====== READING PASSAGE ======

Question

Two 1.0 kg masses are 1.0 m apart (center to center) on a frictionless table. Each has +10 mC of charge.

a. What is the magnitude of the electric force on one of the masses?

b. What is the initial acceleration of this mass if it is released and allowed to move?

Short answer

a. The magnitude of the electric force on one of the masses is $F_e=0.90N$

b. The initial acceleration of this mass if it is released and allowed to move is $a=0.9m/s^2$

Step-by-step solution

Content Introduction

We are given the information from where we will find the magnitude of the electric force on one of the masses and the initial acceleration of this mass if it is released and allowed to move.

Explanation (Part a)

We are given,

$$\begin{gathered} m_1=1.0kg \\ {m}_2=1.0kg \\ r=1.0m \\ {q}_1=10\mu C \\ {q}_2=10\mu C \end{gathered}$$

Using the formula:

$F_e=\frac{k{q}_1{q}_2}{r^2}$where, K is a Coulomb's constant that is equal to $9\times {10}^{9}N{m}^2/C^2$

Let us first convert the units here,

$\frac{10\mu C}{1}\times \frac{{10}^{-6}C}{1\mu C}=1\times {10}^{-5}C$

Using the above mentioned equation,

$$\begin{gathered} F_e=\frac{k{q}_1{q}_2}{r^2} \\ {F}_e=\frac{(9.0\times {10}^{9}N{m}^2/C^2(1.0\times {10}^{-5}C\left)\right(1.0\times {10}^{-5}C)}{{(1.0m)}^2} \\ {F}_e=0.90N \end{gathered}$$

Explanation (Part b)

To find acceleration, use formula $F=m\times a$

from here we can say,

$a=\frac{F}{m}$where, a is acceleration, F is force and m is mass

$$\begin{gathered} a=\frac{0.9N}{1kg} \\ a=0.9m/s^2 \end{gathered}$$

======

• **EXERCISE TASK**
In the physics solution, what value is given for Coulomb's constant?

====== STORED RECORDS ======

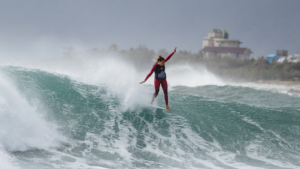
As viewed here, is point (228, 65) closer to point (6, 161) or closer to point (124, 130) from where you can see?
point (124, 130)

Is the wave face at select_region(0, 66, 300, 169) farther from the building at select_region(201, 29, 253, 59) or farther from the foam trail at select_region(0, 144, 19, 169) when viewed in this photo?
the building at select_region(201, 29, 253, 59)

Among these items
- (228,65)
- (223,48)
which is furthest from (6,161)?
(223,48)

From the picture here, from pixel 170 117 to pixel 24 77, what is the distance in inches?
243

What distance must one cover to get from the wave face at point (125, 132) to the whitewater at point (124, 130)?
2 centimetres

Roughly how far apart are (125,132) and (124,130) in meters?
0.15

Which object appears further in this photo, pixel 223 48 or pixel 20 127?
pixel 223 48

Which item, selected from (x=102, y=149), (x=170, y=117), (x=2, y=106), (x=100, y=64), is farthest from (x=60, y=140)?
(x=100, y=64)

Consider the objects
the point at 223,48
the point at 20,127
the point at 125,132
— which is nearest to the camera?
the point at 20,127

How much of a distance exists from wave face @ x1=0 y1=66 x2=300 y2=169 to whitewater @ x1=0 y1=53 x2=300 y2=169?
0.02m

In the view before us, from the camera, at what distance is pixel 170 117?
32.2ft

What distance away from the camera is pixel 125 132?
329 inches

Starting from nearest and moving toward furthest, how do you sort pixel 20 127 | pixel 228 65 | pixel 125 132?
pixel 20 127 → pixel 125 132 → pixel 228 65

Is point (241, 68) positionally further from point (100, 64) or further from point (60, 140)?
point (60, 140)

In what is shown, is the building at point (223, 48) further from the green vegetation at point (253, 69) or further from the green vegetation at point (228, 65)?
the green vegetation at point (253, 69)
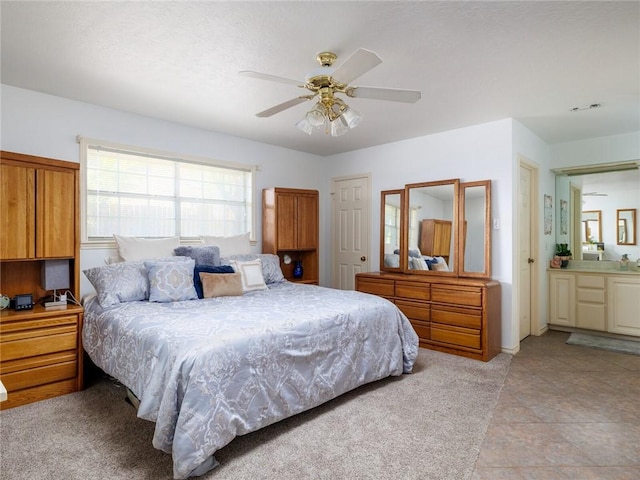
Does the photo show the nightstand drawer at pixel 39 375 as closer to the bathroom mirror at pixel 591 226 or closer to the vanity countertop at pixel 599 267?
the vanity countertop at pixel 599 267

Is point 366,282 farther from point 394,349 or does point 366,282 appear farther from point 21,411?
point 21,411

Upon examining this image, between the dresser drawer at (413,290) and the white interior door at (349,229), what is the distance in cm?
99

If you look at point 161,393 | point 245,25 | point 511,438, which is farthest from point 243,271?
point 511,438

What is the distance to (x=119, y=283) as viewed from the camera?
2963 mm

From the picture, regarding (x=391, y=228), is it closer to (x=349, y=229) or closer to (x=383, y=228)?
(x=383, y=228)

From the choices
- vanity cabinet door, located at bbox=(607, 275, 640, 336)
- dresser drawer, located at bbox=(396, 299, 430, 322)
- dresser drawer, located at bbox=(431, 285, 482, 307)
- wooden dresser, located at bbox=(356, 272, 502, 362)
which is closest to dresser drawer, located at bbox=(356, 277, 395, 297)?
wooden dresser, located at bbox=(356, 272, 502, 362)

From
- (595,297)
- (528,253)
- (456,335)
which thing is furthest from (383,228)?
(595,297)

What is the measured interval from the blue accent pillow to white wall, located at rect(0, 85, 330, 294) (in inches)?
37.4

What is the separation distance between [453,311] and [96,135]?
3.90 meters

======

• **THE RESPONSE**
9 × 10^9 N·m²/C²